There is long-term immunosuppression. Caused by a morbillivirus (same family as rinderpest), a global eradication programme is in hand and a DEVA test is being developed to distinguish between natural infection and vaccinate. Further information is on www.pirbright.ac.
A round-table workshop on extra-mural studies yielded various suggestions with the goat-keepers indicating that they value having veterinary students, particularly at kidding time. There needs to be closer liaison between the universities and veterinary practices for the students to value clinical experience, recognising that farmers now do more themselves, including birthing, therapies and vaccinations.
‘Feed goats as goats’
Tom Chamberlain said that the role of commercial goat nutrition is to “feed goats as goats”. More herds are being milk recorded and there is great variation in yields from the same diet. Palatability is a major issue as goats are very picky and it is difficult to feed silage fast enough before it heats and spoils. Intake is vital and there are many ways on farm to stop animals eating.
Christianne Glossop, the CVO for Wales, explained the development of Cymorth TB: six cluster areas being targeted for control utilising an epidemiologist.

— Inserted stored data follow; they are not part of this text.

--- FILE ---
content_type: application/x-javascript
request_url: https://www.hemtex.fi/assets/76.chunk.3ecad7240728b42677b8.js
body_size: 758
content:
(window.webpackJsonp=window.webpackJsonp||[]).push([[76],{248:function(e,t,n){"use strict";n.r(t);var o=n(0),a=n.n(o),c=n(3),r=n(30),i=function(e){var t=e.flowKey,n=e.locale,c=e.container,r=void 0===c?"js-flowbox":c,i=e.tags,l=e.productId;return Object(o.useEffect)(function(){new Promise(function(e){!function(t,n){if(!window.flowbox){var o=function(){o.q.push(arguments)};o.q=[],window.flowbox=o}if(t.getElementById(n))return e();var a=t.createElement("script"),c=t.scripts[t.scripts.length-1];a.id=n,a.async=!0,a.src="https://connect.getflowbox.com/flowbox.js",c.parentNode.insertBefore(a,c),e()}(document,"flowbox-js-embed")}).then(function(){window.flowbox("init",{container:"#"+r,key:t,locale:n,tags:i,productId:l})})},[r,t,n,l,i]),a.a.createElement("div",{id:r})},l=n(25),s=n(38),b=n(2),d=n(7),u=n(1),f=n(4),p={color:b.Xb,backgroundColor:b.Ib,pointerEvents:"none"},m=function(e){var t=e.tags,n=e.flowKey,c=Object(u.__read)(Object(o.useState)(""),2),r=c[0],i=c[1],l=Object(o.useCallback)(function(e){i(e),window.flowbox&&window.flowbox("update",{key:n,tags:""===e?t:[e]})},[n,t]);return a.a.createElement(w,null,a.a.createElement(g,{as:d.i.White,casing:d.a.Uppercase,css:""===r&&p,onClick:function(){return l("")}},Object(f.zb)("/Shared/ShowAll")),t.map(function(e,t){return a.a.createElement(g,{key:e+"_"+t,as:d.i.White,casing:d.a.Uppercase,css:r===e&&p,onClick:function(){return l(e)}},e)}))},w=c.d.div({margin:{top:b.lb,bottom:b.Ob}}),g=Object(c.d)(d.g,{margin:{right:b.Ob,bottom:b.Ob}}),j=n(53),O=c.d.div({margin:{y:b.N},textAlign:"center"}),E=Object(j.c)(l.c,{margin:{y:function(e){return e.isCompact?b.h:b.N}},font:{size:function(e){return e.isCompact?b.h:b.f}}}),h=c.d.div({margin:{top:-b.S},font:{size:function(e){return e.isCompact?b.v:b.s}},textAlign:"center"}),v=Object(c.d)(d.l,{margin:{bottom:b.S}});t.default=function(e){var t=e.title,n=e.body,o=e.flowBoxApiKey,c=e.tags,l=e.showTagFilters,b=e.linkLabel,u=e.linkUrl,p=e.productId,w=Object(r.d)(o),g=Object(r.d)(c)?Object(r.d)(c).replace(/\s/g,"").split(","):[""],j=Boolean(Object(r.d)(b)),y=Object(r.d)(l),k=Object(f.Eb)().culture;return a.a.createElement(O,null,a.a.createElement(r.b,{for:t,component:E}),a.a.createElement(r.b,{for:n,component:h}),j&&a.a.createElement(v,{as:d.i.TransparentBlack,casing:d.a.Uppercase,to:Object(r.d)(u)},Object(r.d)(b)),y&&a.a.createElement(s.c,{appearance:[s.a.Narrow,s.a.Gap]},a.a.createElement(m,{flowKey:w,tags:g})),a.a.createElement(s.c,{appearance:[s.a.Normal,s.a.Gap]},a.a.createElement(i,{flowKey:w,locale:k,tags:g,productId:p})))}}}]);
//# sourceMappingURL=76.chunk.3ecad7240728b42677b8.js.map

A dead badger survey has started and there are around 100 herds with persistent herd breakdowns that are being investigated and management options considered.
Badger vaccination in one area involves 24 fieldsmen and a cost of £22 per head of cattle or over £600 per badger.
No single activity is expected to control the disease and although the incidence of bTB in cattle has fallen (following the increase in reactor herds when annual testing for all herds was introduced) there is expected to be a plateau with current control options. Infection has to be kept out of clear herds.
There are no current plans to introduce active surveillance or pre-movement testing of goats, she said.